* [Text]
In a preferred arrangement depicted in FIG. 2 the laser on and laser off frames are recorded in pairs with as short as possible a time interval therebetween frames in the pair as the laser switching-off time permits. There is a longer interval between the pairs of pulses than there is between pulses in a pair.
In this arrangement clearly the term “frequency” as applied to the frame recording is applicable to the case where an extended sequence of such pairs is recorded, as will usually be the case, and should not be interpreted as limiting the recording process as having an equal interval between frames.
The image processing and control circuitry subtracts one frame from a time-adjacent fame (one frame from another in a pair thereof) to generate video frames at the same rate at which the laser is modulated. By way of example, in the scheme of FIG. 2 a series of video frames could be generated by subtracting frame 2 from frame 1, frame 4 from frame 3, frame 6 from frame 5 and so on. A series of video frames could also be generated by subtracting frame 1 from frame 2, frame 3 from frame 4, frame 5 from frame 6 and so on. In each case, the magnitude of elements of the video frames would be essentially the same although the sign may be different. The video frames so generated can be delivered directly in sequence, as a video signal, to a display device 26 as depicted in FIG. 1, or recorded on hard disc or flash memory for later playback. Recording the frames in a pair thereof as rapidly as possible limits any image distortion that might occur as a result of movement of the camera during the recording process.

* [Given exercise 1] Put this sentence from the laser frame text into Spanish: "There is a longer interval between the pairs of pulses than there is between pulses in a pair."
* [Given exercise 2] According to the laser frame text, where can the generated video frames be sent or stored? Name each place.
* [Given exercise 3] Keep the text on laser-on and laser-off frames going from its last sentence.
The rows have nothing to do with this.

* [Raw records]
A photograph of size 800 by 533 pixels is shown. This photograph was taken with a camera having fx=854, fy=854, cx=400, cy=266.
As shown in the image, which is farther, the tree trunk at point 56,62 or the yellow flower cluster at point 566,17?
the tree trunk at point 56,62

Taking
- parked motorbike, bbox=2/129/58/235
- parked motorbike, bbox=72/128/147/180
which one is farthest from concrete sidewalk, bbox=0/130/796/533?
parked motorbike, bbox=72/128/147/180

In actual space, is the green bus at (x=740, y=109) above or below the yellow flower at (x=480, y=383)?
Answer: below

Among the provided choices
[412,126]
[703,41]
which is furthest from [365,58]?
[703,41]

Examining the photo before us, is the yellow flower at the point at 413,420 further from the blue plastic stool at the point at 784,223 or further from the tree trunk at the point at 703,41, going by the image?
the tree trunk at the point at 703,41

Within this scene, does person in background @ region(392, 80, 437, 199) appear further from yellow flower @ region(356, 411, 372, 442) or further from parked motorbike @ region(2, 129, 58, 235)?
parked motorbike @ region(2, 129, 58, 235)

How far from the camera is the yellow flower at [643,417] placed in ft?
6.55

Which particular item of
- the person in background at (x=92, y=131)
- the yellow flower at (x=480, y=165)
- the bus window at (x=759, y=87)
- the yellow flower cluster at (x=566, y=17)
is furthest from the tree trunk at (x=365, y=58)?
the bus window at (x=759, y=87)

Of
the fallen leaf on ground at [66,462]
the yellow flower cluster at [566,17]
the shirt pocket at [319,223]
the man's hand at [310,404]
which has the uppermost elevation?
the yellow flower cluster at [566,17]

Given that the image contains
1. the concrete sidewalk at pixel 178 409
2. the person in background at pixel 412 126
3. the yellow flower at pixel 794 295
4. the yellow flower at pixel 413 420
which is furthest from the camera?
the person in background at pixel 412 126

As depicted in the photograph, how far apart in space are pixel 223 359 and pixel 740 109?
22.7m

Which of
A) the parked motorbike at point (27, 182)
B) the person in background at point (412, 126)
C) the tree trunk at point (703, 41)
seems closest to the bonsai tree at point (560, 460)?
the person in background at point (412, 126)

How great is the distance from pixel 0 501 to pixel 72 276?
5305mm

* [Exercise output 1] Hay un intervalo más largo entre los pares de pulsos que entre los pulsos de un par.

* [Exercise output 2]
- Display device 26 (delivered directly in sequence as a video signal)
- Hard disc (recorded for later playback)
- Flash memory (recorded for later playback)

* [Exercise output 3]
It should be noted here that image processing and control circuitry 24 is depicted in FIG. 1 as a separate entity merely for convenience of description. Such circuitry could readily be included, in whole or in part, in either the camera or the laser. Indeed, it is not without the bounds of possibility to combine a laser, a camera, and necessary image processing circuitry in a common housing to provide a single portable unit. Further, while laser 12 is depicted in FIG. 1 as directly illuminating the surface, light from the laser could transported from the laser via an optical fiber or an optical fiber bundle and projected from the fiber or fiber bundle onto the surface. In either case a zoom lens could be used to project light onto the surface for selectively increasing or decreasing the illuminated area. Laser 12 can be any laser capable of delivering radiation having the desired wavelength. Diode-pumped solid-state lasers and OPS lasers are particularly preferred as such lasers can be made sufficiently efficient to be battery operated and can be readily be modulated by switching the pumping diodes on and off. Laser 12 may even be an electrically pumped diode-laser or an array thereof. These and any other modifications of the inventive apparatus may be made without departing from the spirit and scope of the present invention.
One example of the inventive apparatus was assembled to evaluate the inventive method. It was found possible to view traces of stimulated fluorescence on a surface under laboratory lighting conditions. In this example, laser 12 was an intra-cavity frequency-doubled, optically-pumped, external-cavity, surface-emitting semiconductor laser (frequency-doubled OPS laser), having an output wavelength of 530 nm, i.e., a wavelength in the green region of the electromagnetic spectrum. Light from the laser was delivered by an optical fiber to a handpiece, with the handpiece being arranged to project the light onto the surface. Such a laser, with fiber delivery and handpiece is available from Coherent, Inc., of Santa Clara, Calif. This laser was optically pumped by light from a diode-laser array in a conductively cooled package (CCP). The laser was modulated by switching the diode-laser array on and off.
Camera 14 was an ECLIPSE Ambient Light Rejection Camera available from Pixim Inc. of Mountain View, Calif. Circuitry 24 was included in the camera and programmed by the manufacturer of the camera to perform the frame subtraction for generating the video signal, and to provide a signal that was communicated to the laser to control modulation of the laser, i.e., to switch the laser on and off. Frames were recorded at a frequency of 60 hertz (Hz), i.e., in pairs thereof at 30 Hz, with the laser modulated at a frequency of 30 Hz.
The present invention is described above in terms of a preferred and other embodiments. The invention is not limited, however, to the embodiments described and depicted. Rather, the invention is limited only by the claims appended hereto.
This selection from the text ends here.